In effect, Hollander is these seven poets in one, and in "Spectral Emanations" he has written a poem in seven parts, one for each color, each of which is, to a different degree, political because it provokes the doubt that any one mode of consciousness or state of being or "color band" can be exclusive of any other.
This is a matter central to all of Hollander's work, and is responsible for his now being, to my mind, the most intellectually daring, poignant, and thrilling poet writing in the Emersonian tradition of our poetry. He is passionately absorbed in the transitional, what Emerson called the "vehicular" nature of substantial things….

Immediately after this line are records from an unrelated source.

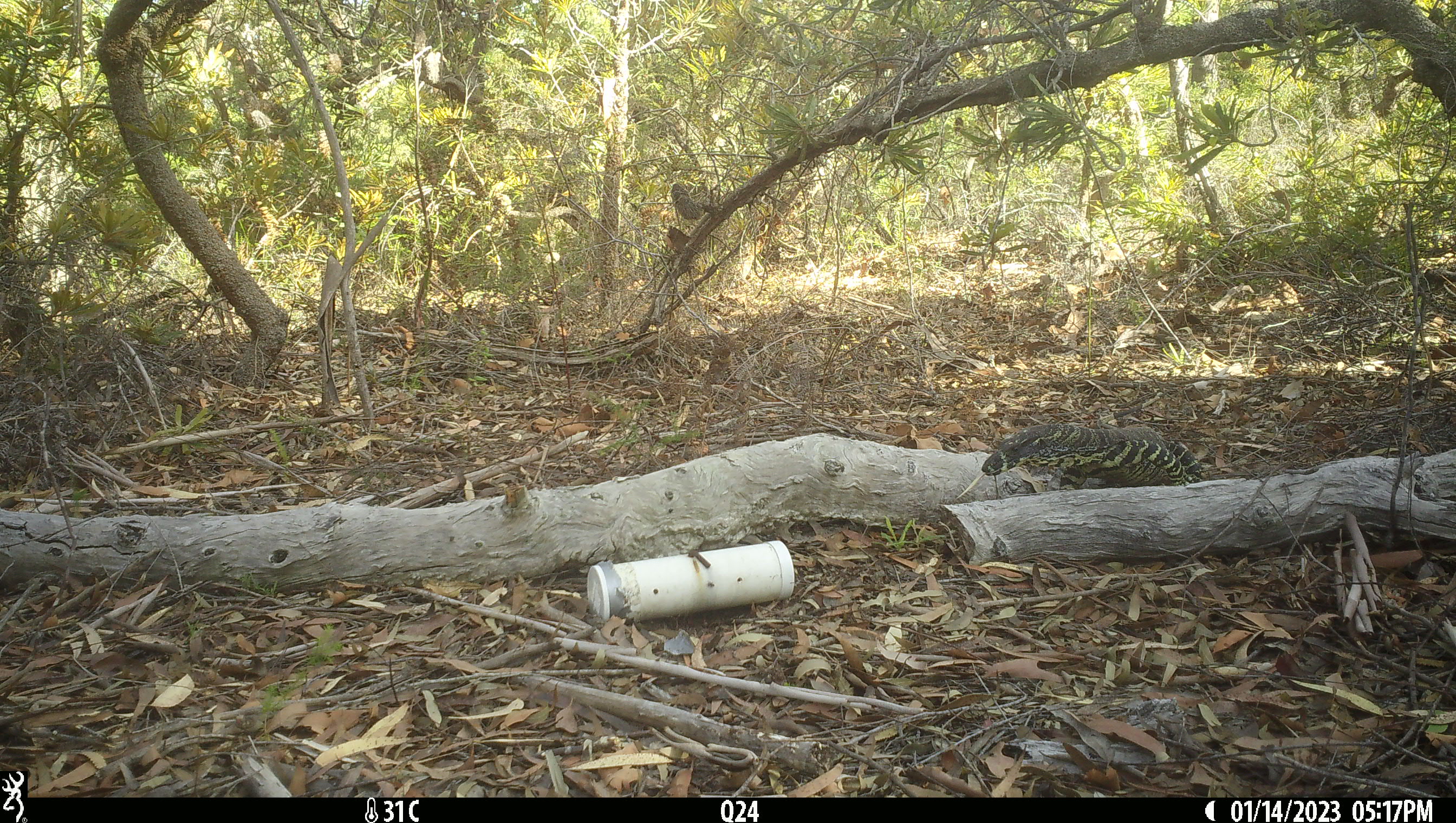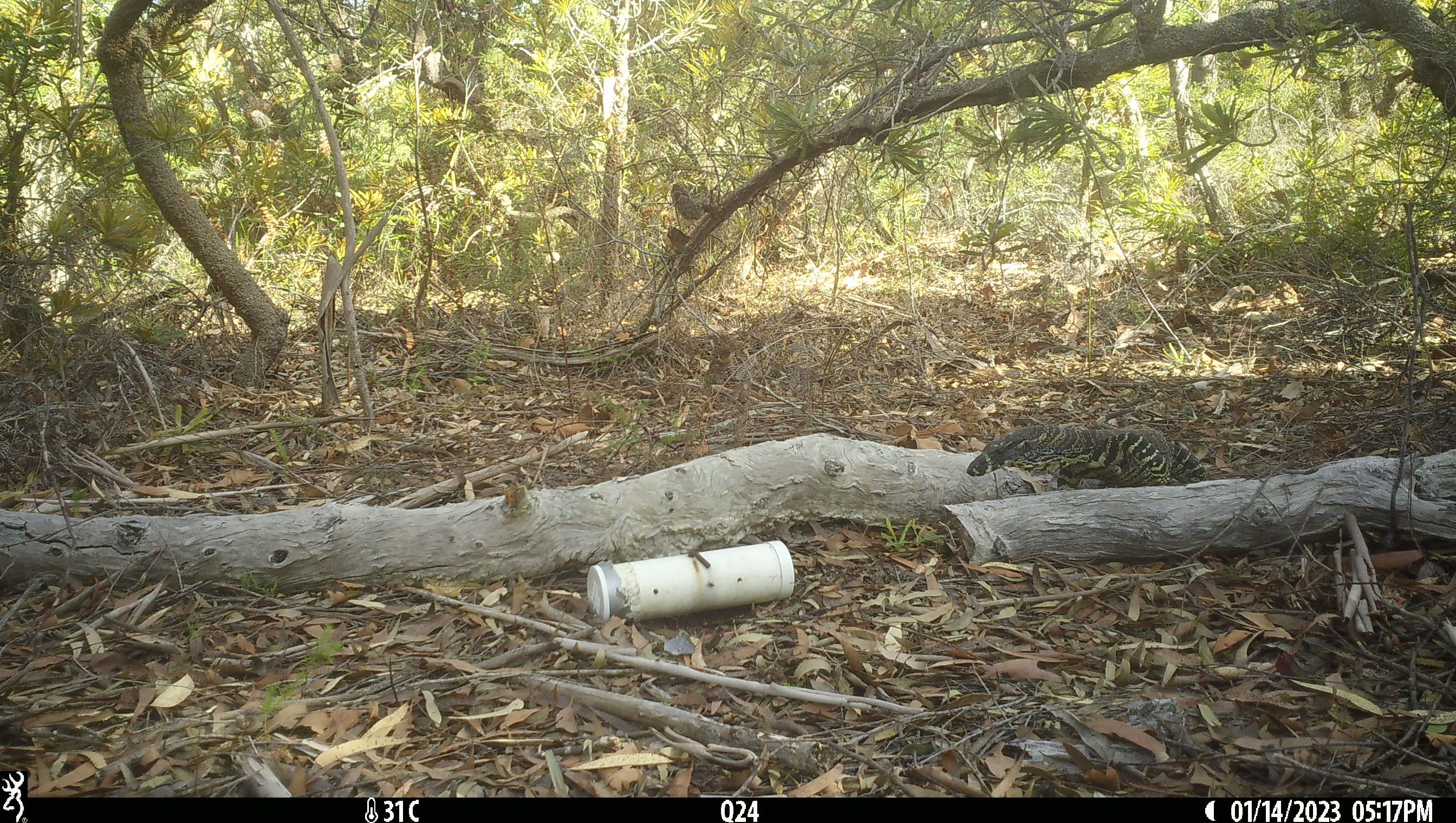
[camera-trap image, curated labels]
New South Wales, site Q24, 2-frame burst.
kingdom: Animalia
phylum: Chordata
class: Reptilia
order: Squamata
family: Varanidae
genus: Varanus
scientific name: Varanus varius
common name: lace monitor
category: goanna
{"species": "goanna (lace monitor) (Varanus varius)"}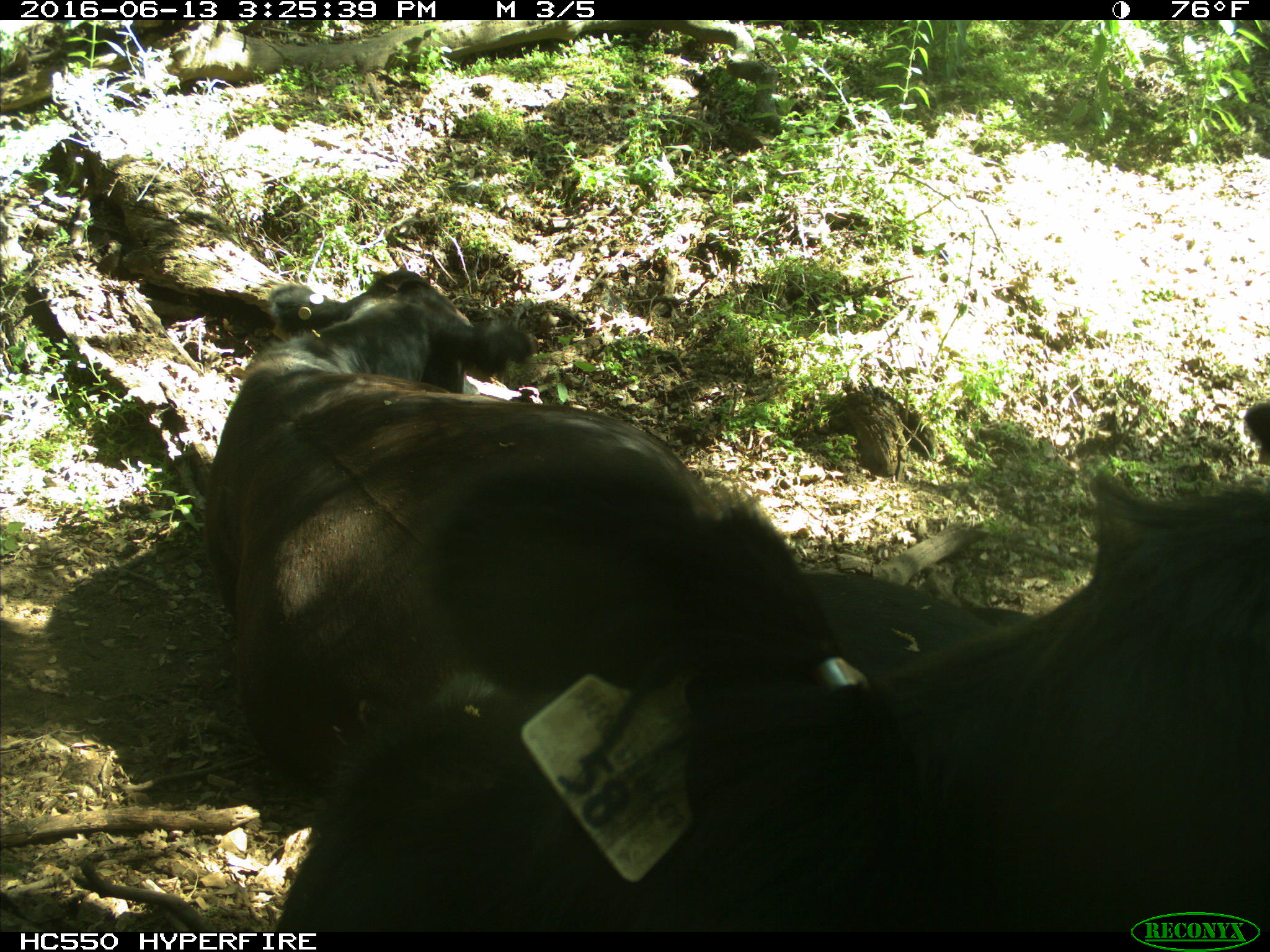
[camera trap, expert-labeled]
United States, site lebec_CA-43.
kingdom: Animalia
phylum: Chordata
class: Mammalia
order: Artiodactyla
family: Bovidae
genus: Bos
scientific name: Bos taurus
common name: domestic cow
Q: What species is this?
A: Bos taurus (domestic cow).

With its sense of the transitional, of crossed boundaries, Hollander's poetry never indulges in the contemporary taste for fragmentation. As his critical writings alone would suggest, he is a master of classical and English forms; he can do a poem like "Fireworks" in strict Pindaric triads or a book length sequence like Reflections on Espionage, the unflaggingly brilliant and haunting book that preceded this one, in the hendecasyllabics favored by Catullus. He is forever playful about forms. There are included here six pieces from Types of Shape—one in the form of a car key, another of a light bulb—which are a delight to eye and ear. He is a formalist but a decidedly witty one. The changes that can be worked within form are made incumbent upon the discovery that any form is implicitly a substitute for or an interpretation of some other. Any form exists in the shadow of some other, and is on the verge sometimes of eliding into it; and the more you are aware—as Hollander asks you to be—of the form even of particular words, the more they are on the brink of those puns into which he sometimes lets them drop.
It is also crucial to any appreciation of Hollander's demonstrably major achievement that his sense of losses, deprivations, and transformations is never satiric in a distancing or disdainful way. His satiric manner is meditative, affectionate, and, above all, self-questioning. His is, in fact, a more radical self-questioning than any found in the confessional poetry, so called, of these times. Hollander escapes the limits of confessional poetry because he will not imagine the self—his or any other—in isolation, as a "substantive," to recall [William] James, deprived of the relational and blurring effects of "and" and "if," of "but" and "by."
He suffers as true poets often do, not because he centralizes himself, as a confessional poet would, but because he does not and will not. Instead he finds himself, culpably, in everything, including responsibilities for loss. Thereby we are given the extraordinarily moving conclusion to the new "Collected Novels," in which the speaker has been going over, with the woman he loves, some imaginary novels that might have been written while they were together….
Form in Hollander is inextricable from visionary experience, from seeing things within a mode that can be shared because it is in part inherited and in part the result of some common pursuit, some corporate enterprise. The price is a necessary pain of complicity in the labors of composition, whether in the making of love or the making of poetry. Things are "safe for the heart because unenvisioned," he writes in "From the Ramble," and it is his human and poetic accomplishment, one of the very highest order, not to be satisfied with that kind of safety.
Richard Poirier, "Crossing Poetic Boundaries," in Book World—The Washington Post (© 1978, The Washington Post), December 17, 1978, p. E5.